Since $n! \gt n!!$, it's clear by the comparison test that $\sum_{n=0}^\infty \frac {1}{n!!}$ converges.

But what value does the sum converge to? How does one go about determining its value (if possible)?


Solution 1:

What is $n!!$ ? For $n=2k$, we have $$ (2k)!! = 2k(2k-2)(2k-4)\dotsm (2), $$ which it is easy to see is $$ 2^k k!. $$ Therefore the even sum is easy: $$ \sum_{k=0}^{\infty} \frac{1}{(2k)!!} = \sum_{k=0}^{\infty} \frac{1}{k!}2^{-k} = e^{1/2}. $$ What about the odd terms? $$ (2k+1)!! = (2k+1)(2k-1)\dotsm 3 \cdot 1 = \frac{(2k+1)!}{2^k k!} $$ This can be shown, by a fairly nasty process that I'll spare you, to be the following: $$ \sum_{k=0}^{\infty} \frac{x^{2k+1}}{(2k+1)!!} = e^{x^2/2} \int_0^x e^{-t^2/2} \, dt. $$ After substituting $x=1$, you can't really get it into a more closed form than that (this is the same as the integral of the normal distribution's density function, which is well-known to not be expressible in closed form).

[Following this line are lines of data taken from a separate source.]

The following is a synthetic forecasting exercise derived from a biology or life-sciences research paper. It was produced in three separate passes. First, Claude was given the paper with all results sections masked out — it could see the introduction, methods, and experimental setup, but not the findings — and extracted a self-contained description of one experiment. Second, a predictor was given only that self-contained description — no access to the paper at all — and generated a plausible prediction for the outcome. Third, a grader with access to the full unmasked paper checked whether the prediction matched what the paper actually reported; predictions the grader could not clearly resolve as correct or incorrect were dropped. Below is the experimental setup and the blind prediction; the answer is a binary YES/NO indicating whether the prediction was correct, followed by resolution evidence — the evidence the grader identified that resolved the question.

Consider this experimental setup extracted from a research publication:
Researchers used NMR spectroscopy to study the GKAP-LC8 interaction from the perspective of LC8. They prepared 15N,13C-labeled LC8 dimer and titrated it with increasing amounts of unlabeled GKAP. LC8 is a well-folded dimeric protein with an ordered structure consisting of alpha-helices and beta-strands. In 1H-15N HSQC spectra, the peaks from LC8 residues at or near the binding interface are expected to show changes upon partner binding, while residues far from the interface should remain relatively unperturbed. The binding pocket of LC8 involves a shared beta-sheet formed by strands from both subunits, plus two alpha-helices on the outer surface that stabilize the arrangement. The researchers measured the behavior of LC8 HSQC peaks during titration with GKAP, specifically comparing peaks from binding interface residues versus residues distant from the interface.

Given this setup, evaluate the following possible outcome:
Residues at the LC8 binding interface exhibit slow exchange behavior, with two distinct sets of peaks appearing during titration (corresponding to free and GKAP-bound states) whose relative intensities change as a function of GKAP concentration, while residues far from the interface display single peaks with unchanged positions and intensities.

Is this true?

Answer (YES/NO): NO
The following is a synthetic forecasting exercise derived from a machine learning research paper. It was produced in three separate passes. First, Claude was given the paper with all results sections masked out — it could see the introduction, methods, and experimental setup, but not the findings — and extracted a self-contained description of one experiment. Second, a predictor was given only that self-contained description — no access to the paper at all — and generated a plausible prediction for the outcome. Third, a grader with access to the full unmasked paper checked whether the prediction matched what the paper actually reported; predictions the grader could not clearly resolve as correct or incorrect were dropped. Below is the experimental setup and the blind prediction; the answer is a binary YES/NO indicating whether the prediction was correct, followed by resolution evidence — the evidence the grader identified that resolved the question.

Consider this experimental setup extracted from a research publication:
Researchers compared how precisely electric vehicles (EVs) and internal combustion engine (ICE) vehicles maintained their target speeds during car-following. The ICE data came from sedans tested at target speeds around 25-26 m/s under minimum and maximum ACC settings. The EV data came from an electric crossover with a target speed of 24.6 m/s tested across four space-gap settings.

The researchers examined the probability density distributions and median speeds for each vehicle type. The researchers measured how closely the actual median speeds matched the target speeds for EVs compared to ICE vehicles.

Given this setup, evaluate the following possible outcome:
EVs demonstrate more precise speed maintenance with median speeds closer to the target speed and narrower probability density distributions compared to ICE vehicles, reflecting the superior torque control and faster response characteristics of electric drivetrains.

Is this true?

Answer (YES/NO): NO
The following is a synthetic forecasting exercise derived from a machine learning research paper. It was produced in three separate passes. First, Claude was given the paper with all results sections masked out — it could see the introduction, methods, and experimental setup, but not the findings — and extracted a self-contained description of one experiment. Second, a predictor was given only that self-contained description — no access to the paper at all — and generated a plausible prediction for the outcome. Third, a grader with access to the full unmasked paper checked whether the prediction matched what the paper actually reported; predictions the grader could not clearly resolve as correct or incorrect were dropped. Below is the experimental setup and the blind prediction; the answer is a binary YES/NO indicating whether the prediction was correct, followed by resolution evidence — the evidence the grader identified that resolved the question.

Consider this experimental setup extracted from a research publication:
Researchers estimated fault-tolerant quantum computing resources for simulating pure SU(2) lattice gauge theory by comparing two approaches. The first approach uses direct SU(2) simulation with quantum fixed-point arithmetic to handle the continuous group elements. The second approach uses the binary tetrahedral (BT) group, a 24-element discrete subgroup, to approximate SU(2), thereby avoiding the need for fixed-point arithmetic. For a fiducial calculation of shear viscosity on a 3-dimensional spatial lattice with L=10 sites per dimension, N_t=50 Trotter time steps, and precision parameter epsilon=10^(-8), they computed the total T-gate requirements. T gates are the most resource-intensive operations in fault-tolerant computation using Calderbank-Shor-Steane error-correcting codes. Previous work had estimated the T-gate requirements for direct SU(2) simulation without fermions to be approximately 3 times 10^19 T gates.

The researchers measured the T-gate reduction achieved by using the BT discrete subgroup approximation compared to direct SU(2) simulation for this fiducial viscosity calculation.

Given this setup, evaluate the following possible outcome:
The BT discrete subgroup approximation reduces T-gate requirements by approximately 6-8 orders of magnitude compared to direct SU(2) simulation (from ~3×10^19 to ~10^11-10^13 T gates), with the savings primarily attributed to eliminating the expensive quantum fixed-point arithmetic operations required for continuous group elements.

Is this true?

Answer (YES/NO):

So $$ \sum_{n=0}^{\infty} \frac{1}{n!!} = \sqrt{e} \left( 1 + \int_0^1 e^{-t^2/2} \, dt \right). $$

Solution 2:

I'd like to add that the "nasty process" mentioned by Chappers is indeed not that nasty. You can take $\varphi(x)=\mathrm{e}^{x^2/2}\int_0^x\mathrm{e}^{-t^2/2}\,\mathrm{d}t$ which is a differentiable function whose derivative equals $2x\varphi(x)+1$, so it is actually a $C^\infty$ function. Then, by applying Leibniz' rule we can see that the odd order derivatives of $\varphi$ satisfy $$\varphi^{(2k+1)}(x)=2x\varphi^{(2k)}(x)+2k\varphi^{(2k-1)}(x)$$ from where $\varphi^{(2k+1)}(0)=2^kk!=(2k)!!$. Furthermore, since $\varphi$ is an odd function, its even order derivatives all vanish at $0$ and so $$\varphi(x)=\sum_{k=0}^\infty\frac{(2k)!!}{(2k+1)!}x^k.$$ Since $(2k+1)!!(2k)!!=(2k+1)!$ we can conclude the equality.